実際にクリントンがこのとおりだったかは別にして、なかなか今日の指導者のありかたとして参考になることばだと思う。

試みに、この四つの条件に照らして菅さんを論じてみるならば、菅さんの現状認識や、将来へのビジョンは、一応、施政方針演説や、それ以前の新成長戦略などにおいて表明されてきたと思う。

かつての日本の公共事業中心の政策や供給サイドに偏った政策ではダメだという新成長戦略で示された現状認識は基本的に私も正しいと思う。

また、年頭所感や施政方針演説で示された「平成の開国」「最少不幸社会」「不条理を正す」という三つのビジョンも、基本的には今の日本にとって必要な課題であり正しいものだと思う。

したがって、(1)と(2)はそれなりにいままで示されてきたとは思うので、今後は(3)と(4)が課題となろう。

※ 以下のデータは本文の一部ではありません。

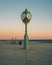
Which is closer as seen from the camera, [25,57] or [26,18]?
[25,57]

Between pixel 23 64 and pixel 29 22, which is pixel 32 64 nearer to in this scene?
pixel 23 64

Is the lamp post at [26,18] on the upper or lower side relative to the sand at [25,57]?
upper

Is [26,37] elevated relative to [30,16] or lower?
lower

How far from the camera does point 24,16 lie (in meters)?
16.8

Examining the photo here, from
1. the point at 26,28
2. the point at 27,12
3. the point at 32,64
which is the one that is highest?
the point at 27,12

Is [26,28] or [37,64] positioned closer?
[37,64]

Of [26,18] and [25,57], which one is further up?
[26,18]

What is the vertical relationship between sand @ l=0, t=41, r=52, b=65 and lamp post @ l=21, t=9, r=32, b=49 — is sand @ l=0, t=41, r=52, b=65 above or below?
below

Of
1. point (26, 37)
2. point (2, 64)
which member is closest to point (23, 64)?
point (2, 64)

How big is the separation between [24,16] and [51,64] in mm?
9074

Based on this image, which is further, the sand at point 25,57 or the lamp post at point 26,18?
the lamp post at point 26,18

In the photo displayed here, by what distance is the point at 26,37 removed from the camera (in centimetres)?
1658

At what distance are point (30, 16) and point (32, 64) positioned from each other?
9226 millimetres

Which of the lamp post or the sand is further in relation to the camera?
the lamp post
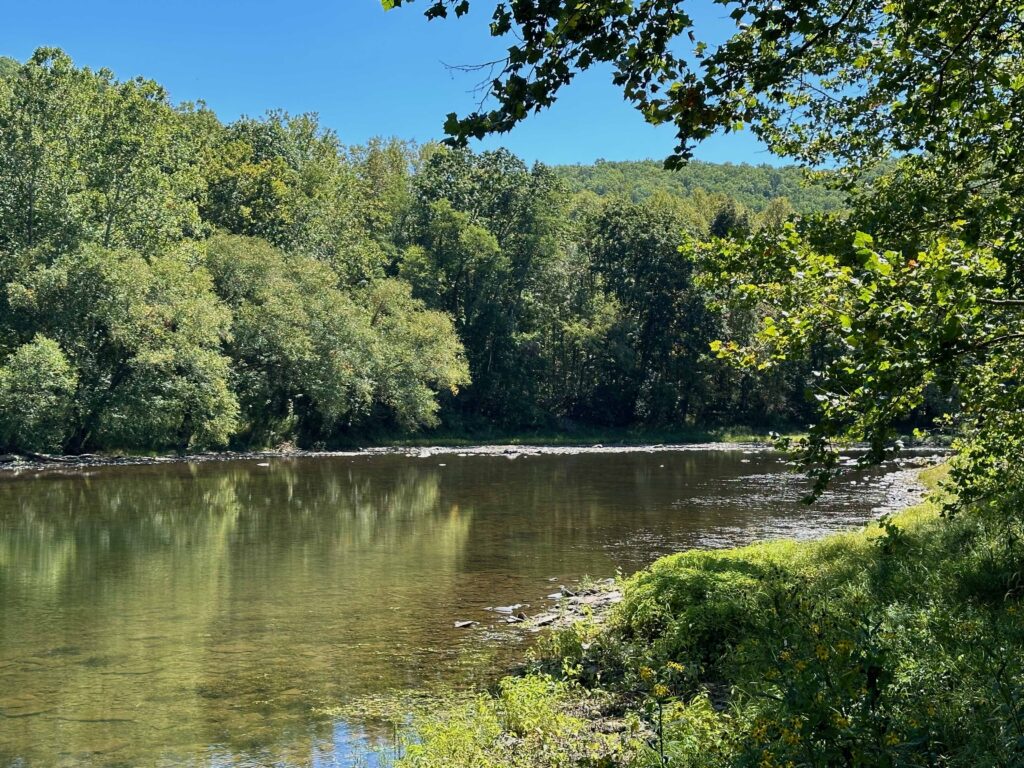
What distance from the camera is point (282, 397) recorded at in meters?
57.5

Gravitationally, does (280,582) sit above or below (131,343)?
below

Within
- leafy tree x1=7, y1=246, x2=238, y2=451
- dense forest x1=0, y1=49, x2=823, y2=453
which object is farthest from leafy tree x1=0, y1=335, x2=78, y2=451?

今回のTV演説は(4)のための努力ということだと思う。

首相がきちんとした政策への説明責任を果たし、熱心に国民に(3)を提示し説明し、説得力があれば、必ず心ある国民はなんらかの形で応えるものだと思う。
既得権益を離れた改革を行うには、世論の支持が不可欠だろう。

逆に、まともな説明責任を果たせず、国民への説得に不十分な熱心さしか発揮できないならば、TV演説はかえって不発に終わるかもしれないし、あまり強力な支持を集めるには至らないかもしれない。

国民も、せっかく今はネットなどがあるので、マスコミや質の低いブロガーなどの夾雑物を通すばかりでなく、自分で直接首相が発信するメッセージにいったん耳を傾けた上で、そのうえで自分自身で支持や不支持を理性でもって判断することが、場合によってはデモクラシーにとってきわめて重要なことだと思う。

今までも、いちおう菅さんはブログを通して情報発信をしたり、ネットの生中継の討論番組に歴代の首相ではじめて出演したり、いろんな動画もネットで配信したりと、情報発信を一応心がけてきたようではあるけれど、いまいち一般国民に多く浸透するには至っていないようである。

TV演説の試みは、私は大いにやって欲しいと思うし、うまくいっても、あるいは当初はあまりうまくいかなくても日本の政治文化にとってそうした先例をつくっていくという点で、とても意味のある「自我作古」(我より古をつくる。後世の模範となるものを今自分たちでつくる。)ということになるのではないかと思う。